Digital Modulation Overview
Every radio signal that carries digital data — a text message, an internet packet, a satellite image, a FT8 contact — is the product of a digital modulation scheme that maps bits onto RF waveform parameters. The engineer or technician who understands digital modulation can read a spectrum analyzer display and identify the mode, predict bandwidth from symbol rate, calculate the link margin needed for reliable communication, and select the right mode for the available channel. This lesson surveys the complete family of digital modulation schemes from the simplest (OOK) to the complex (OFDM and spread spectrum), building the conceptual framework that supports every subsequent discussion of digital modes in amateur radio.
The Three Modulation Parameters
Any sinusoidal carrier has exactly three parameters that can be changed to carry information:
- A(t) — amplitude → ASK, OOK, QAM
- f(t) — frequency → FSK, FM, OFDM
- φ(t) — phase → PSK, PM, QAM
Any digital modulation scheme changes one or more of these parameters in discrete steps synchronized to the symbol clock. The number of discrete states determines how many bits each symbol carries: M states carry log2(M) bits per symbol. A binary scheme (M=2) carries 1 bit/symbol; a 64-state scheme (M=64) carries 6 bits/symbol.

-- Supplied records --
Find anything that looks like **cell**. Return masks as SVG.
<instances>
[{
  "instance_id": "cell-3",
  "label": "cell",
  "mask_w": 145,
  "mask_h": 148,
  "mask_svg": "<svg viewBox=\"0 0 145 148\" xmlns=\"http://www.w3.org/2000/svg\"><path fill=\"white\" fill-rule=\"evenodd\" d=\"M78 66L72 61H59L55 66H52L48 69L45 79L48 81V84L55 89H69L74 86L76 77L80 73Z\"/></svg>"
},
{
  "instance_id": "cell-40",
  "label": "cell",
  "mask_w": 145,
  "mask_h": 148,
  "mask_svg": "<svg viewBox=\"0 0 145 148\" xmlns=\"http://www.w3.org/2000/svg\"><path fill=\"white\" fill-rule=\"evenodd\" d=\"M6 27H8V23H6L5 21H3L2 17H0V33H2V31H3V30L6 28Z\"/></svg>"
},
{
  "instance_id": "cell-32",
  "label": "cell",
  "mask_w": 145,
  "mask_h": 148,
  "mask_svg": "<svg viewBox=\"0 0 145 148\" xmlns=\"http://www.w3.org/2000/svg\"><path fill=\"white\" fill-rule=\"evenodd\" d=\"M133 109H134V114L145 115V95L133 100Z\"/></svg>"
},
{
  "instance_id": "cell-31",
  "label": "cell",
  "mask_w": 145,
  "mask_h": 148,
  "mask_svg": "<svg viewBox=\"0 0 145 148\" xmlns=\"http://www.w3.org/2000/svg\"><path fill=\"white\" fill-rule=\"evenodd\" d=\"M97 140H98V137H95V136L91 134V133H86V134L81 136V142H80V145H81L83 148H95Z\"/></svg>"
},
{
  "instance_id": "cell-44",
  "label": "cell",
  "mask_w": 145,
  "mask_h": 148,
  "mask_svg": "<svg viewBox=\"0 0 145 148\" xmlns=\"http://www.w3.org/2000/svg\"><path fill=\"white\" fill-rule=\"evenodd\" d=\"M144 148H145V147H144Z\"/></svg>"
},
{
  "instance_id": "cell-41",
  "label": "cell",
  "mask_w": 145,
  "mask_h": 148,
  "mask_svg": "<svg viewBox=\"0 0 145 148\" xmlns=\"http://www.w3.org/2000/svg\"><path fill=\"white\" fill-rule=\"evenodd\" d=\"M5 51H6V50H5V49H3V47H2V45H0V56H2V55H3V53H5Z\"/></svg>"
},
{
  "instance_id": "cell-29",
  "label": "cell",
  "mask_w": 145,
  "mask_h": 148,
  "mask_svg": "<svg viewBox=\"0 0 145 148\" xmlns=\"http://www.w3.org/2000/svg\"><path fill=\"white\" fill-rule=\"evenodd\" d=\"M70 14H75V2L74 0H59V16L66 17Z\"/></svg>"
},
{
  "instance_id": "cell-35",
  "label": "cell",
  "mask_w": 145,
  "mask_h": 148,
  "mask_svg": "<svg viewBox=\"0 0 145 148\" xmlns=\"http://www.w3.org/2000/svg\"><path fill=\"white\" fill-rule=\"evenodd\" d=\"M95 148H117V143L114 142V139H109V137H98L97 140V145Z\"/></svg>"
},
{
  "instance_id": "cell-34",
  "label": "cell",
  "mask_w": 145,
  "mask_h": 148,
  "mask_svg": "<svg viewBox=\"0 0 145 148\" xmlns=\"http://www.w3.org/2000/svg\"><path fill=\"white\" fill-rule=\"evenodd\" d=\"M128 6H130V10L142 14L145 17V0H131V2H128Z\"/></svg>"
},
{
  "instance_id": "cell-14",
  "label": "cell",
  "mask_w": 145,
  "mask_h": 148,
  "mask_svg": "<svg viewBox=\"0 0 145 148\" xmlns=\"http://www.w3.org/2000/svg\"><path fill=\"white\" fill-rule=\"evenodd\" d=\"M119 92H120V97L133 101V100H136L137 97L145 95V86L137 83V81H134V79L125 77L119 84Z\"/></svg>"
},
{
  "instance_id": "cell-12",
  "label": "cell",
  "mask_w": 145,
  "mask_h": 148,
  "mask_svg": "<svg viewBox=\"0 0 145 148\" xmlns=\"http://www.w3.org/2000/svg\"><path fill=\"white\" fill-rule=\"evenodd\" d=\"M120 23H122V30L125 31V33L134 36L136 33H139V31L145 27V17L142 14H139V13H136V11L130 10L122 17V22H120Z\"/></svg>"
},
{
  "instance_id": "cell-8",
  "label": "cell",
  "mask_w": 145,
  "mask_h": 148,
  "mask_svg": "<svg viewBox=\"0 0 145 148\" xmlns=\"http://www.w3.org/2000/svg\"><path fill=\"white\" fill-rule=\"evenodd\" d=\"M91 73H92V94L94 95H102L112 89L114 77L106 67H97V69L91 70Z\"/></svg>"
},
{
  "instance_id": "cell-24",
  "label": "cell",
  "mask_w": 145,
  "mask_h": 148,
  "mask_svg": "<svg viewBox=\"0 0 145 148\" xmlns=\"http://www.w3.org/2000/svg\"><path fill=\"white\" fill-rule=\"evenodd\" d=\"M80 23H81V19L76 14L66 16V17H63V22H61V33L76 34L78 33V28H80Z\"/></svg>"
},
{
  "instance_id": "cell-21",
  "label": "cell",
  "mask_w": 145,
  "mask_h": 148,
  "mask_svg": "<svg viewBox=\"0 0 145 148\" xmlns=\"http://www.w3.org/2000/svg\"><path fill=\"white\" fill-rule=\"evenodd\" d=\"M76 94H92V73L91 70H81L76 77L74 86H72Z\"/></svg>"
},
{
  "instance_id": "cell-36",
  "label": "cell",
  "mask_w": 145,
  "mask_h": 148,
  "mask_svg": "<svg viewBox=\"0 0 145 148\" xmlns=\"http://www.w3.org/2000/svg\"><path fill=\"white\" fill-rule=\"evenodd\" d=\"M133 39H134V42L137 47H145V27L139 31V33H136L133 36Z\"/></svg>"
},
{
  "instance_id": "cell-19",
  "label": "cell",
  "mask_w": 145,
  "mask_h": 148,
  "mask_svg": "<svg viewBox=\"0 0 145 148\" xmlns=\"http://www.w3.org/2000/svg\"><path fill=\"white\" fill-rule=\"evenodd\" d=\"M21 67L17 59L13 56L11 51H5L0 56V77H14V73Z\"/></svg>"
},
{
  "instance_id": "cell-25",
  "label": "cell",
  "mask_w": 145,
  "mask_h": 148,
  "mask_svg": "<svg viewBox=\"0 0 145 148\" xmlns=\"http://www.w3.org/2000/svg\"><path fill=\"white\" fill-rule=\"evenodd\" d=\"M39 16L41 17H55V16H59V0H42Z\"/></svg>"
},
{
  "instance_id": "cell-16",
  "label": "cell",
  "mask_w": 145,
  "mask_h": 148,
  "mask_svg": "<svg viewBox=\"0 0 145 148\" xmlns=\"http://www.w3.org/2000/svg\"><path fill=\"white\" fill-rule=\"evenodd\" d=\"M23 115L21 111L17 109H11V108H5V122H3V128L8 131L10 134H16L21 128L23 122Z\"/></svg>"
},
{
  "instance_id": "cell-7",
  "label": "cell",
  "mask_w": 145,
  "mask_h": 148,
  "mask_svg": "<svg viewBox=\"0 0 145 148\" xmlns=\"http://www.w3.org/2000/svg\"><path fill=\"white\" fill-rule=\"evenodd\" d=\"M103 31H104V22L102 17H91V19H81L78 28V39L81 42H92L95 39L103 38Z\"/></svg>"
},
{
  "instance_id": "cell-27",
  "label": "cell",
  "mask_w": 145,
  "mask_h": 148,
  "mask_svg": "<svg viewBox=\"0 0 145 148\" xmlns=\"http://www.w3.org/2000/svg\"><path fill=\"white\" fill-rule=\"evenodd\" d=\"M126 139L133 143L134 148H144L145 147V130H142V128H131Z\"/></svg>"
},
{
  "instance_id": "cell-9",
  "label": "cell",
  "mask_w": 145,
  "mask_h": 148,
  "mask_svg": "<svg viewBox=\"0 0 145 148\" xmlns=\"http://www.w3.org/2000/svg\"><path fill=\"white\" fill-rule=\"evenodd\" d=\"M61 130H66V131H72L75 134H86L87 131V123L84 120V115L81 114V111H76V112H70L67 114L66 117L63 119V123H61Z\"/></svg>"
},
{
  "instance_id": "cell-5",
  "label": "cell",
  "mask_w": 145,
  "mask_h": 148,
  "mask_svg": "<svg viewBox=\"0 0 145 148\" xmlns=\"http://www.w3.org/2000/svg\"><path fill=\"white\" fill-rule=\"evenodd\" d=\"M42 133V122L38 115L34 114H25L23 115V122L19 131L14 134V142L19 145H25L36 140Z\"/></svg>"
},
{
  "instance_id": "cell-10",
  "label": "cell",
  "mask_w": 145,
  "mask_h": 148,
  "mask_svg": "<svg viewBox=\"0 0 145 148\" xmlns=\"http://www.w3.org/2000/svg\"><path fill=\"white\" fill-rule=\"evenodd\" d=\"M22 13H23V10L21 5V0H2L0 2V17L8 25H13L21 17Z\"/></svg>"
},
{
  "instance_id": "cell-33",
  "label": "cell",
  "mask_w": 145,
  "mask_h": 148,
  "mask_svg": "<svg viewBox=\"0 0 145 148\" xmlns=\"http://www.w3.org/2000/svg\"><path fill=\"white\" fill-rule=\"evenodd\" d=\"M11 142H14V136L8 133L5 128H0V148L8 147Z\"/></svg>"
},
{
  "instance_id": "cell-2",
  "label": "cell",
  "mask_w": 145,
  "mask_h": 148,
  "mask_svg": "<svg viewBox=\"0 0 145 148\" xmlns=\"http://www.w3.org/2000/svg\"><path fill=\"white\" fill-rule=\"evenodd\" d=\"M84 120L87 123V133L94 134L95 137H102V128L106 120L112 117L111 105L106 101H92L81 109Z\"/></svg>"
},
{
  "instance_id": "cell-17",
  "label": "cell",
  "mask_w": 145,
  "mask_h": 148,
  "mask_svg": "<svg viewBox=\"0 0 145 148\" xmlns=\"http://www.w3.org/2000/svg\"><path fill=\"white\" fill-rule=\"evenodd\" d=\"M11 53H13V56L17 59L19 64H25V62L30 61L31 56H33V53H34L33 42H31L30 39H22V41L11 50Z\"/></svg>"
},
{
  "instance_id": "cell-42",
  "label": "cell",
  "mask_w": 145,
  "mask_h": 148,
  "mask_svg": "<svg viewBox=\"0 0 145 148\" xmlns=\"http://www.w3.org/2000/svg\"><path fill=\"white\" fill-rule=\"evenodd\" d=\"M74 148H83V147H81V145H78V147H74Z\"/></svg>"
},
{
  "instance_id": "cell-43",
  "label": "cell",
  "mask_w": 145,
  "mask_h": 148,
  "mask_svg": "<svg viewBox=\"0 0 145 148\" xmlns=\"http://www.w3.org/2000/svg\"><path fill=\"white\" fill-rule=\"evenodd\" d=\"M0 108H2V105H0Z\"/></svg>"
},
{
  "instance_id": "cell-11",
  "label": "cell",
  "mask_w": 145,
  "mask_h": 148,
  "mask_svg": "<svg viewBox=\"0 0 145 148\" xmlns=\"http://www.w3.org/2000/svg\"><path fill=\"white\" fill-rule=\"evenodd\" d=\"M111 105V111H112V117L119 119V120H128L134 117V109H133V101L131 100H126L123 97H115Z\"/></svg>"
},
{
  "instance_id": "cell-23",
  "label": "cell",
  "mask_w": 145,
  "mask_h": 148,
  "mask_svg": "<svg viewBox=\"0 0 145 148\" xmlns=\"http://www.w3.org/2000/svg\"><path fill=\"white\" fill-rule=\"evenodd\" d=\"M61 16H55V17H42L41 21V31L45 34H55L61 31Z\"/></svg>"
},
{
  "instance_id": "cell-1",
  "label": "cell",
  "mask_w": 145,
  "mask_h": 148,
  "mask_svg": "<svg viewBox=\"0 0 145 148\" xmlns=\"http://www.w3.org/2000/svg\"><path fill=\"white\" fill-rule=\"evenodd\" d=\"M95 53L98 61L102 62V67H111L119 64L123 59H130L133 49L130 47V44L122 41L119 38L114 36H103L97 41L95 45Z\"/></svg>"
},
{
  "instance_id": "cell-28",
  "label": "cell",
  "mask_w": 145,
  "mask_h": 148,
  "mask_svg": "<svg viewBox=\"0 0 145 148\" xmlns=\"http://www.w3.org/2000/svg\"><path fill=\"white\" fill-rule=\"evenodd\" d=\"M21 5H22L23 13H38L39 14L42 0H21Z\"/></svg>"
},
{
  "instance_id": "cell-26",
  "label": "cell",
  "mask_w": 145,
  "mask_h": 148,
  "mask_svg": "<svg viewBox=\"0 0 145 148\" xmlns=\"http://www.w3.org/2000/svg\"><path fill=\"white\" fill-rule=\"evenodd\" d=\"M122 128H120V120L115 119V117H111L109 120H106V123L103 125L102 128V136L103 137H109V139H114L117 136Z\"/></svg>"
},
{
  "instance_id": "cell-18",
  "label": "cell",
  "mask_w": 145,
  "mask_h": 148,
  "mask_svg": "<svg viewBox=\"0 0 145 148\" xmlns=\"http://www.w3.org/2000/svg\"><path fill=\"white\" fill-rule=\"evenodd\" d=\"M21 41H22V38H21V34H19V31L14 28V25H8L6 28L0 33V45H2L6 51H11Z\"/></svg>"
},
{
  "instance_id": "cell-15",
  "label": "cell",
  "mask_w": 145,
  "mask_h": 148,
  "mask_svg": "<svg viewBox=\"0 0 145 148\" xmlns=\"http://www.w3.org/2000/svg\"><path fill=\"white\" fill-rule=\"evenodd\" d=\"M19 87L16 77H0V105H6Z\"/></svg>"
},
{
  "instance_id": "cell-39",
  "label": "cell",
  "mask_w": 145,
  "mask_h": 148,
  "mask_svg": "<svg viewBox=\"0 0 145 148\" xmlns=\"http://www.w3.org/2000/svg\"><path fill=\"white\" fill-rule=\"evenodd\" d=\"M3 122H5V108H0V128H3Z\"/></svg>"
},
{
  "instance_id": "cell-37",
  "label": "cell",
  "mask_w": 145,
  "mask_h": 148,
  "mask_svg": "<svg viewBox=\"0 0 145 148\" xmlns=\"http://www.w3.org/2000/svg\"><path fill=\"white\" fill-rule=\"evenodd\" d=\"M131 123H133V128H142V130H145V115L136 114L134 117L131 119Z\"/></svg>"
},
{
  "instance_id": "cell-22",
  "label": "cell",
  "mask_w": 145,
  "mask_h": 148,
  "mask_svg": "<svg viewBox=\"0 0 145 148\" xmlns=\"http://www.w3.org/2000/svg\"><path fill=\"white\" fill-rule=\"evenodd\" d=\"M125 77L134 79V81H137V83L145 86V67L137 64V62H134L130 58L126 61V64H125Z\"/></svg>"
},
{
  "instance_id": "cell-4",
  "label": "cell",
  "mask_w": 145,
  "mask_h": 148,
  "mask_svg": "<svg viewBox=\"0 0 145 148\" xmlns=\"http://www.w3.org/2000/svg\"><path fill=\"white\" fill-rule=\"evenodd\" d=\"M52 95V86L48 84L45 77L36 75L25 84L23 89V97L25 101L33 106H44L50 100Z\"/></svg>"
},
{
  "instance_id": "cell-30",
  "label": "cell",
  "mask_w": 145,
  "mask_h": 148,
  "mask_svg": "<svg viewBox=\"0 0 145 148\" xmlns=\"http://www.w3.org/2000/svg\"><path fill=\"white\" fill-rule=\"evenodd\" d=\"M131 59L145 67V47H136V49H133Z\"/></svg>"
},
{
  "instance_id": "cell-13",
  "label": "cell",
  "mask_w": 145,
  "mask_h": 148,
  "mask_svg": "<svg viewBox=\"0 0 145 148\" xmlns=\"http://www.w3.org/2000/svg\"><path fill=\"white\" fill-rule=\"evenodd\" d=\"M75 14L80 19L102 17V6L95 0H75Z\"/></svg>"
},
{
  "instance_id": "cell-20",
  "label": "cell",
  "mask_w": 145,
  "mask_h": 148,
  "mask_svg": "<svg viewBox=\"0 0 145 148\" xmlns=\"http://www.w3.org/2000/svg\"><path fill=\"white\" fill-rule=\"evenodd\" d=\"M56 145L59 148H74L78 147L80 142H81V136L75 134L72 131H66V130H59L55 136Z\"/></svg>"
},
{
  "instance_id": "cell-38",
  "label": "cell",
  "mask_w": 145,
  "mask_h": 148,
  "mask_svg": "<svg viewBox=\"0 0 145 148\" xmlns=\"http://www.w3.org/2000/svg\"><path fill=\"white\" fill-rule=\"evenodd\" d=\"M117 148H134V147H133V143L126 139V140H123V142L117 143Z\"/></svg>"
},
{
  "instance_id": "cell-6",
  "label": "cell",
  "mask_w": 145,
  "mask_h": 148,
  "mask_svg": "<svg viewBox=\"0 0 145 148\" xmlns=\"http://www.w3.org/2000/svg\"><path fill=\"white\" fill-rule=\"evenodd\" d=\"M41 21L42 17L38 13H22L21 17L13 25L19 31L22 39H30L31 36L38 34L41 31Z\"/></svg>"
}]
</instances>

-- Requirements --
**a.** In the digital modulation overview, how many bits per symbol does a 64-state scheme carry?
**b.** Copy from the modulation overview the part that opens with the words containing "Digital Modulation Overview" and closes with "in amateur radio.".

-- The replies --
**a.** 6 bits per symbol

**b.**
Digital Modulation Overview
Every radio signal that carries digital data — a text message, an internet packet, a satellite image, a FT8 contact — is the product of a digital modulation scheme that maps bits onto RF waveform parameters. The engineer or technician who understands digital modulation can read a spectrum analyzer display and identify the mode, predict bandwidth from symbol rate, calculate the link margin needed for reliable communication, and select the right mode for the available channel. This lesson surveys the complete family of digital modulation schemes from the simplest (OOK) to the complex (OFDM and spread spectrum), building the conceptual framework that supports every subsequent discussion of digital modes in amateur radio.